- [TASK STATEMENT]: Retype the rows exactly, starting at the line that contains "How far from (x=264, y=57) is (x=369, y=425)?" and ending with the last of the rows.

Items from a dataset
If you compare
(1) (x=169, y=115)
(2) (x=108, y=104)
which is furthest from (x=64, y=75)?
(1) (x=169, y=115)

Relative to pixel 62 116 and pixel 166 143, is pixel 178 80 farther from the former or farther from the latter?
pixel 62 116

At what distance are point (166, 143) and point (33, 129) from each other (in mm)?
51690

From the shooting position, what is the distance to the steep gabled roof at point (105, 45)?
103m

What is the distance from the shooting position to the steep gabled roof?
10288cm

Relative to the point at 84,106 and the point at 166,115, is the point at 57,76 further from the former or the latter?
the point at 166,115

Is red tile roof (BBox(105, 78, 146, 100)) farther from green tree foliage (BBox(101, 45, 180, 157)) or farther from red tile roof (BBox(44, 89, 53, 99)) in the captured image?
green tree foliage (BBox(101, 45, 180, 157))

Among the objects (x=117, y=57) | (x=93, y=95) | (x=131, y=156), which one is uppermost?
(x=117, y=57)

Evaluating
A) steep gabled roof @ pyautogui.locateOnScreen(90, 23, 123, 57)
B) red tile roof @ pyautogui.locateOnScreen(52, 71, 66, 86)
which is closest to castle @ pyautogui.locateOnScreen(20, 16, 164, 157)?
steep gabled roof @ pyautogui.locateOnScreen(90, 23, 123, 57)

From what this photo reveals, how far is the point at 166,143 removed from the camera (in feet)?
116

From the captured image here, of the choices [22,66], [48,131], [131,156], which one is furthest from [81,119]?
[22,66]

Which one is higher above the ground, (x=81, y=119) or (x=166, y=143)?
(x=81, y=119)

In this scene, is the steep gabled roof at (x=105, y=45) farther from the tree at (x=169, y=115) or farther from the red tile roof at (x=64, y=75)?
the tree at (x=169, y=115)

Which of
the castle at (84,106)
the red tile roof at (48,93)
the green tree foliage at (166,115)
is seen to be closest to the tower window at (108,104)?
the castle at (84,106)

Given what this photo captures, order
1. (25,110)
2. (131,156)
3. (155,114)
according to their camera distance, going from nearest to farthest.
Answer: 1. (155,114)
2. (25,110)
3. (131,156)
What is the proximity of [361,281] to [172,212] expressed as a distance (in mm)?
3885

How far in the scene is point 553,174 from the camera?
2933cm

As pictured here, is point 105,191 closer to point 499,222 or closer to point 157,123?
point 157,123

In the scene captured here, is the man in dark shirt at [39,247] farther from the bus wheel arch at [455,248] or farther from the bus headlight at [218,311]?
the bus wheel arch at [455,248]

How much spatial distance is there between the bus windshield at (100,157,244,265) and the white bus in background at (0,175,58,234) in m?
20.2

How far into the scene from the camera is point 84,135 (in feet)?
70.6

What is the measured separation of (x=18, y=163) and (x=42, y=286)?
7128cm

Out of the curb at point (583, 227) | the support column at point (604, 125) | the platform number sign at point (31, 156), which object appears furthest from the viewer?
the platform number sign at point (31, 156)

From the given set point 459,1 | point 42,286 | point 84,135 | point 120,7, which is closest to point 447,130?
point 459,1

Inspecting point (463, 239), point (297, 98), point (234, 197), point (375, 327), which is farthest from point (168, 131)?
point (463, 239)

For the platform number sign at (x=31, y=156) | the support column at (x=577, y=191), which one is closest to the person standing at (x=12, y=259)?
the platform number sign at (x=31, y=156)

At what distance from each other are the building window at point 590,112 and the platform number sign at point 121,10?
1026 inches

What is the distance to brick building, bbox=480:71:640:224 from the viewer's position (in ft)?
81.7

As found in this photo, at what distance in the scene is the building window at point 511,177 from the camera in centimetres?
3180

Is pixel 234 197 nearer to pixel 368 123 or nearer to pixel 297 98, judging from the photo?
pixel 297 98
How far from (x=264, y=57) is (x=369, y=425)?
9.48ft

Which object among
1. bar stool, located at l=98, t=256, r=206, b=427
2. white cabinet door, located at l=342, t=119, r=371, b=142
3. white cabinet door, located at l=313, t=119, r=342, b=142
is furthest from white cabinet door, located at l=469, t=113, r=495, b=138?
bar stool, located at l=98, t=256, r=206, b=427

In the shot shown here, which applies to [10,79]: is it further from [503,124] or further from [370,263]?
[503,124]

- [FINAL RESULT]:
How far from (x=264, y=57) is (x=369, y=425)?
9.48ft

Which object among
1. bar stool, located at l=98, t=256, r=206, b=427
2. white cabinet door, located at l=342, t=119, r=371, b=142
3. white cabinet door, located at l=313, t=119, r=342, b=142
is furthest from white cabinet door, located at l=469, t=113, r=495, b=138?
bar stool, located at l=98, t=256, r=206, b=427

In the shot shown here, which applies to [10,79]: is it further from [503,124] or further from [370,263]?
[503,124]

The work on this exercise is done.